Hi @momo786.. we're super glad that our content was able to englighten you on the topic of APIs.  Thanks for the kind words!

brucekjeff

Great read! Hopefully this comment goes through as my last seems to have failed. I had been searching around for a few hours for a better explanation of API purpose and a more exact description without finding much that gave me a good understanding. Really appreciate you writing this, it helped me a lot and I feel I understand it much much better now and could explain it to someone else. Keep it up!!

david_berlind

hi @bruce and thanks for being a ProgrammableWeb reader. The team here at ProgrammableWeb is of course very happy to receive compliments like and so we greatly appreciate the feedback. We're glad that our content was able to help you better understand the purpose of APIs. Please keep the feedback coming! It really matters!  Thanks again.

gerardbyrne@lineone.net

Brilliant article on APIs. As a educator it has provided me with excellent information. I read many articles and this is easily one of the best I have read, easy to follow, well written and got examples.

 

Thank you

david_berlind

Wow Gerard! What can I say to a compliment like that. Thank you so much. I'm glad you found it to be so valuable and hope to bring you more content just like it in the near future.

Azam Ali

Great explanation. One of the few articles that I have read in its entirety including comments.

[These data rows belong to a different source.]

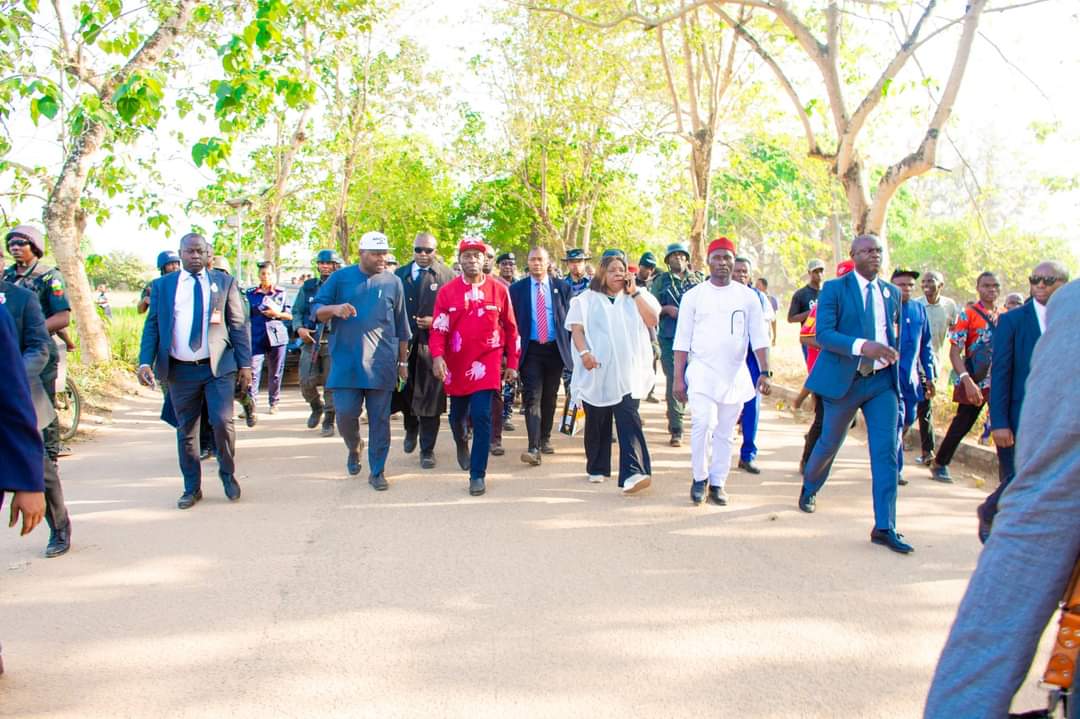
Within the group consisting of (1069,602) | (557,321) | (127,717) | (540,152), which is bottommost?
(127,717)

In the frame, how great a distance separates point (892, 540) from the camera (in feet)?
17.7

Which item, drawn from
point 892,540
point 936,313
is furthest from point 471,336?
point 936,313

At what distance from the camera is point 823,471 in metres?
6.19

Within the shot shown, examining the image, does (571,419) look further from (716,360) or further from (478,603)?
(478,603)

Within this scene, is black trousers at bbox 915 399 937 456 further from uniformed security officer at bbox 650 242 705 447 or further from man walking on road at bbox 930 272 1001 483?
uniformed security officer at bbox 650 242 705 447

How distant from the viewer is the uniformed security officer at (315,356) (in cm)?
989

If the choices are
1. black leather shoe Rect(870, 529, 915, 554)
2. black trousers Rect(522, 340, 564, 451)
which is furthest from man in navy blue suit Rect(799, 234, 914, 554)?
black trousers Rect(522, 340, 564, 451)

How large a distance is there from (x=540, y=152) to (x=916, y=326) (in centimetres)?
1976

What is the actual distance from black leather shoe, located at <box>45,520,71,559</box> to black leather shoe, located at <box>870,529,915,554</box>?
511 centimetres

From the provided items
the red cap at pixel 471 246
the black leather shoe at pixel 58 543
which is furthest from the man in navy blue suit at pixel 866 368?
the black leather shoe at pixel 58 543

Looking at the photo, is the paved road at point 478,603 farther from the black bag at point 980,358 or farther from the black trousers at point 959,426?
the black bag at point 980,358

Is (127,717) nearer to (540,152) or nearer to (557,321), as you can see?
(557,321)

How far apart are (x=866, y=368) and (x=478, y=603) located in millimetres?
2943

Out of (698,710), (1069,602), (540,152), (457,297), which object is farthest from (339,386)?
(540,152)
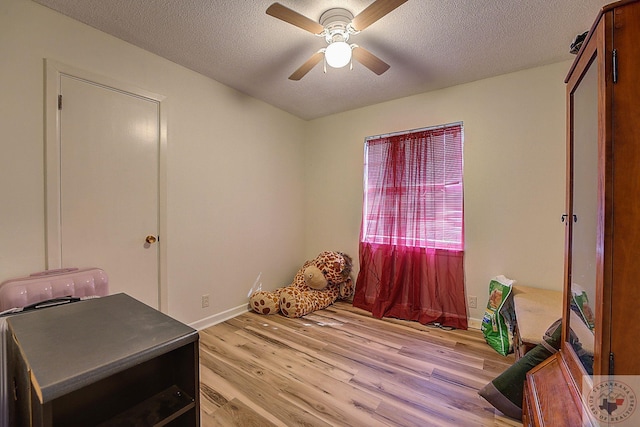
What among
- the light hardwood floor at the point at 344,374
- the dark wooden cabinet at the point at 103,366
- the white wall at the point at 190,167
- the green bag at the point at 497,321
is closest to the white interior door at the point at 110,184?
the white wall at the point at 190,167

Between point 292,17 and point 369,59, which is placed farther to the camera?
point 369,59

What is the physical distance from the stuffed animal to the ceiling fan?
7.27 feet

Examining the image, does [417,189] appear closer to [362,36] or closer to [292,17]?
[362,36]

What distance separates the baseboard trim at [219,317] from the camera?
2534 millimetres

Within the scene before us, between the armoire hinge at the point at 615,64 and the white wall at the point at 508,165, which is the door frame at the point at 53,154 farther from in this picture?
the white wall at the point at 508,165

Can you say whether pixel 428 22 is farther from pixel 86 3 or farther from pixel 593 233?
pixel 86 3

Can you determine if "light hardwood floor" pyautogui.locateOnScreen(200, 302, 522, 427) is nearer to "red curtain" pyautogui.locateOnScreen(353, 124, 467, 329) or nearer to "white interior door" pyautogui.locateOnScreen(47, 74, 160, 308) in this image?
"red curtain" pyautogui.locateOnScreen(353, 124, 467, 329)

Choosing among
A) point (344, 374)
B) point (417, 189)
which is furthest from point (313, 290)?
point (417, 189)

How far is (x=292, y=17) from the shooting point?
149cm

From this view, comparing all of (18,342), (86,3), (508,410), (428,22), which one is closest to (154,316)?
(18,342)

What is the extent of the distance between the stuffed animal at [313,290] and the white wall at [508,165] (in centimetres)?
141

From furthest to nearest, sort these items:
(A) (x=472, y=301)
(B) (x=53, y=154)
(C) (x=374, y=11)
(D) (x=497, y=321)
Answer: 1. (A) (x=472, y=301)
2. (D) (x=497, y=321)
3. (B) (x=53, y=154)
4. (C) (x=374, y=11)

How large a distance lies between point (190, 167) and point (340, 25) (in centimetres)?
177

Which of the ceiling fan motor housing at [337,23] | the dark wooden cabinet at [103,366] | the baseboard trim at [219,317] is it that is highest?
the ceiling fan motor housing at [337,23]
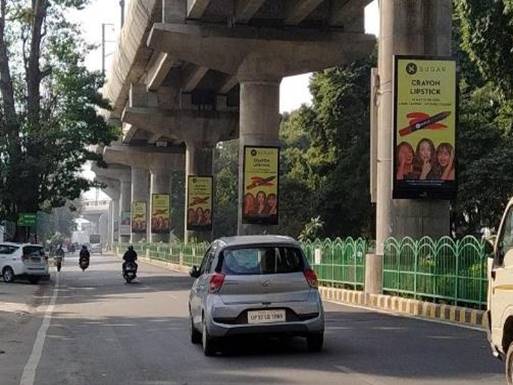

Any recommended links for developing APIs and using APIs for developers (using Python)?

active-bus

Very Nice Good Explain Great API intro and i am very interested about api thaks 

david_berlind

@active-bus, thank yo very much for the kind words. Glad you found our explanation to be useful and we look forward to getting more feedback to you in response to our other API University content!

david_berlind

Hi Reece, thanks very much for the compliment. Greatly appreciate the feedback and glad that you are enjoying the content.

davidbv2

I am currently in a coding bootcamp to become an entry level Java developer at an IT traning startup company called Grand Circus in Detroit and I was just introduced to APIs on this past Thursday. I began researching more about APIs and came across this article series. I just shared it with my class! This is a phenomenal read and I look forward to more article additions to this series. Just become a member as well. Thank you David and the Programmable Web Team!

david_berlind

Hey DavidBV2, 

Thank you so much for this equally phenomenal feedback. The team here is very excited that you felt so strongly about our content that you shared it with your entire class. So great to hear. Please keep the feedback (good or bad) coming and we wish you all the success in the world as you continue your developer journey with Java and other languages!

David & the Team

Jalal-Shaibani

"Simplicity is the ultimate sophistication" as Leonardo Da Vinci said, a very nice & easy explanation of Web API after two days search on the internet. 

david_berlind

Thank you Jalal. We tried to simplify it as best we could. Glad that our explanation worked so well for you!